━━━ 所给文段 ━━━

二、《爱的故事》——这是小说的原名。我自己一向对小说的名字不太上心。出版社坚决不能接受这个名字。他们说,上网查了一下,起码二十几部书名是《爱的故事》。我说:“那我就想不出来了,你们想吧。”后来,他们就替我想出了一个名字是《情爱物语》。我说:“这是一个很见鬼的名字。我的小说首先是写爱,而不仅仅是写情爱。我怎么能忍受我的小说的名字中出现‘物语’这个特别日本味儿的词呢?”结果他们替我的小说起的名字也反过来被我坚决地否定掉了。小说出版在即,名字还是没有确定,责编打来长途电话,说:“不能再拖了,还是您自己再起一个。”我略作思考,说:“伊人。”责编问:“什么?”我说:“伊人,伊人。”我为了让他听清楚,才将“伊人”二字说两遍。没想到书印出后,书名就成了《伊人 伊人》。我没要求过看封面设计;我曾告诉他们——随便。等我自己也见到书了,不禁一怔,问:“怎么成了《伊人 伊人》?”责编回答:“你自己亲口在电话里定的呀。”责编不安地问:“是不是太那个了?”我反问:“哪个?”他说:“小资。”我说:“是的。”他说:“都怕你不喜欢。”我说:“所以干脆事先不给我看?”他说:“你还真不喜欢呀?”我笑了,说:“喜欢。”

三、在我所有的著作中,《伊人 伊人》确乎是一个另类。从内容到封面以及开本。好比一个生铁匠那双锤做镰刀、锄头、钩耙,起码是大铆钉的手,弄出了一枚发卡,或曰像是发卡的东西。

━━━ 所给条目 ━━━

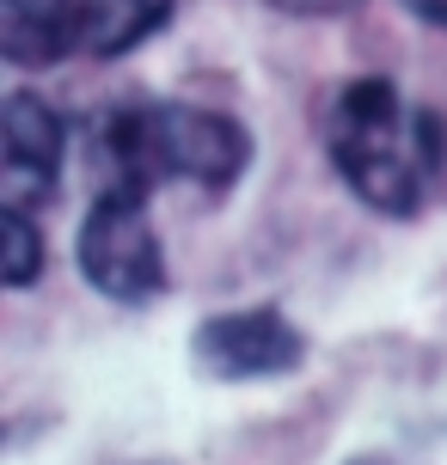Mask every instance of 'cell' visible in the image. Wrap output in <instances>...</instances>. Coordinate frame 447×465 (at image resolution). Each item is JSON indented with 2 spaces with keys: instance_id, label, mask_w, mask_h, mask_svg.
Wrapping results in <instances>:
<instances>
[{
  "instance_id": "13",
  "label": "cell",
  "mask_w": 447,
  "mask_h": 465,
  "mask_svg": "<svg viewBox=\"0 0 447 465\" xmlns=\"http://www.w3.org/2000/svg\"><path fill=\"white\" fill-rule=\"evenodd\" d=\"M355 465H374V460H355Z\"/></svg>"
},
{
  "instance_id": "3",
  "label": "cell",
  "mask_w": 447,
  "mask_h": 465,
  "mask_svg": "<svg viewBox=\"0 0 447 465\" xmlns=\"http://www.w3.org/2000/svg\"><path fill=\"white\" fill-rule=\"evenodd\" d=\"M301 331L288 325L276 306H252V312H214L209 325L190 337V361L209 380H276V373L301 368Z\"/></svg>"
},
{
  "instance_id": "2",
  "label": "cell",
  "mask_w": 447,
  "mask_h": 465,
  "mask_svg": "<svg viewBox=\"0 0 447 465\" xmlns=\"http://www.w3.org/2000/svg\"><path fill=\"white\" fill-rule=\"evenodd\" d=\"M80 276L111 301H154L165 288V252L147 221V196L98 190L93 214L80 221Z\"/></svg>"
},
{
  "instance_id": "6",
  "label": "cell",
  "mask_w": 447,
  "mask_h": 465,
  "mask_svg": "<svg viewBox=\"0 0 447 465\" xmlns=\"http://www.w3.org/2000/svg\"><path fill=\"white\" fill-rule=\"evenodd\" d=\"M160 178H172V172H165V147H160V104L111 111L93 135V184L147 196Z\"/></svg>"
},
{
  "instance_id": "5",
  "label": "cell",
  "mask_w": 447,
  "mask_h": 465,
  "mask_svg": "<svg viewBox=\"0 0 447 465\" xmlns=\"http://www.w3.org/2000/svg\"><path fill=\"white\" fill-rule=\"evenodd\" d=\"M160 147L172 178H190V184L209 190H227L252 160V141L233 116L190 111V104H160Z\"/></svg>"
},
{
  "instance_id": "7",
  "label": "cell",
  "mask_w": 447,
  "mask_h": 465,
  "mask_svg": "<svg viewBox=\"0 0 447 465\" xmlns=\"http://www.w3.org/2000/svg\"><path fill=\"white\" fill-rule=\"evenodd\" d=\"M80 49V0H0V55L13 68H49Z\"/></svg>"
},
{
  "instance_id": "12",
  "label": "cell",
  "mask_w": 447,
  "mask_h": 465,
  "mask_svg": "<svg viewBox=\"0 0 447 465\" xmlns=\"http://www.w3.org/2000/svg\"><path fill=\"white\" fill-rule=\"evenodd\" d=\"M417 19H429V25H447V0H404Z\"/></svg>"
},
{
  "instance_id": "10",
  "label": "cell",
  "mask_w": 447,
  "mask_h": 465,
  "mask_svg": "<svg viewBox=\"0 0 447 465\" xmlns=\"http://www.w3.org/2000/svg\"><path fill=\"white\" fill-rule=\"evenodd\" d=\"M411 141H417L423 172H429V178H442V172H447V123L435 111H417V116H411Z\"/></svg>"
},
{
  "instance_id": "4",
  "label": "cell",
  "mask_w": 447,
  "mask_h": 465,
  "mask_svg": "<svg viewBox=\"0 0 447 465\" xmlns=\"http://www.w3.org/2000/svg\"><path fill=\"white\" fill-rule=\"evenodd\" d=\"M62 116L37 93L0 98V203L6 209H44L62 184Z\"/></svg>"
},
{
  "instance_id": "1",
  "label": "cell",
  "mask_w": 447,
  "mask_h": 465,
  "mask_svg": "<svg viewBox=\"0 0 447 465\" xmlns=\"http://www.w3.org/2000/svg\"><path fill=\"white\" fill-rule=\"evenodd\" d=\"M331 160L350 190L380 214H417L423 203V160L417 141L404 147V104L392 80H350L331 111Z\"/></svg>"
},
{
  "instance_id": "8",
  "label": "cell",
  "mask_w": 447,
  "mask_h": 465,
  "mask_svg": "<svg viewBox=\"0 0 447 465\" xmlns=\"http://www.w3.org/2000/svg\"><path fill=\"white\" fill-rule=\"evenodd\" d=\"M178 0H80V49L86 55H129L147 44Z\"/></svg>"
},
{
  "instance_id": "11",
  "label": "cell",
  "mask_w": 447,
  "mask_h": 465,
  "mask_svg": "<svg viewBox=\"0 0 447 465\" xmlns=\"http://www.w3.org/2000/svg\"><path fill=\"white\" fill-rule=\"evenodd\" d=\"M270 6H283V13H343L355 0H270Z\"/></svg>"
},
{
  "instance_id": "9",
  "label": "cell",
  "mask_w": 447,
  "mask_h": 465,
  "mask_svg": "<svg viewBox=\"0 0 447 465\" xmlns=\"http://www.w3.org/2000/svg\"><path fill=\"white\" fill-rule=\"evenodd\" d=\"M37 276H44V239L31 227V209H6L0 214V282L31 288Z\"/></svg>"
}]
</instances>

━━━
━━━ 所给条目 ━━━

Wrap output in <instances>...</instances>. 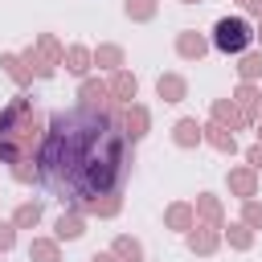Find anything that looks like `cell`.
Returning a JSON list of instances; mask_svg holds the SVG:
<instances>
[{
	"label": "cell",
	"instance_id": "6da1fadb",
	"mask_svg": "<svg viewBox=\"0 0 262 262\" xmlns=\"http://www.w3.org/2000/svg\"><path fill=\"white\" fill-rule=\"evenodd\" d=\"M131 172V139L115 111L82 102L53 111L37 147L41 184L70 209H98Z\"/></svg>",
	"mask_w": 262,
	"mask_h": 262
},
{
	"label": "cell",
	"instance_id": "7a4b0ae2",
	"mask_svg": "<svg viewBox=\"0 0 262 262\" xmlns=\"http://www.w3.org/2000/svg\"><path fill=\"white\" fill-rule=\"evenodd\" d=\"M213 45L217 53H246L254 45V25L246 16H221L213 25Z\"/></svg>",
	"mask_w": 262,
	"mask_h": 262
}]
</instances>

━━━

请完成 — 续写讲小说《伊人 伊人》书名来历的这篇文段,从第三节最后一句之后接着写。

作答 —
我真的想象不到我的作品会以那么一种面貌问世。然而,我也真的一下子喜欢上它了。

因为我觉得比之于我已经出版的一概的书,它看去能顿时给我以温暖和一种含情脉脉似的印象。我也写过几篇一往情深的小说,皆与亲情有关。这一本却不然,与亲情回忆没什么联系。相当长的一个时期以来,我的小说渐呈一种越来越粗粝硬锐的倾向。连我自己的眼偶尔扫一下我的书,心里边都只有冷的感觉。现在好了,我也有一本温暖的书了。就算是自己为自己写的,亦觉欣然。

我心需要那么一份从自己内心里生成出来的温暖。不管别人如何看待一个生铁匠锤做了一枚类似发卡的东西这件事,对于这铁匠的实际体会是——以前锤打出的东西具有招牌性;《伊人 伊人》则纯粹是自然心性促使……

四、一九六六年我初中毕业,时逢“文革”,既不能升学,也不能就业。家中生活困难,母亲每为别人家带小孩,可挣十元八元钱。而实际上,真正的保姆是我。美国有一部喜剧电影《三个男人和一个孩子》,我看过的。三个男人照看一个孩子居然还搞得一团糟,我大不以为然。到下乡前,一岁左右的男孩女孩我照看过几个,于是很有一些少年保姆的经验和体会。那些小孩都曾特别依恋我,或曰粘我。对于作家,这是素材。可此等素材,用在什么样的小说里呢?它常撩拨我用它,而我一直没法确定一种适合用它的载体。

那么,现在我把它捧放到《伊人 伊人》里边去了,它将从此安生,再也不至于在我头脑里情状种种地撩拨我了。素材之对于写作者,长期积压不用,是会像磁带一样消磁的。磁性全消了,再想用,也用不成了。我得趁它没完全消磁用了它,也算对得起它。我自己觉得,用在十五岁的少年乔祺如何学习照看一个一岁左右的“小妖精”的情节中,还算是用得较是地方。

五、前几天,某报记者打来电话,希望我向读者推荐几本故事性强的小说。我的回答是——我已经老早就不看故事性强的小说了。而且,我认为,一个人如果拥有大学以上学历,他或她就不应该再一味儿只看故事性强的小说了。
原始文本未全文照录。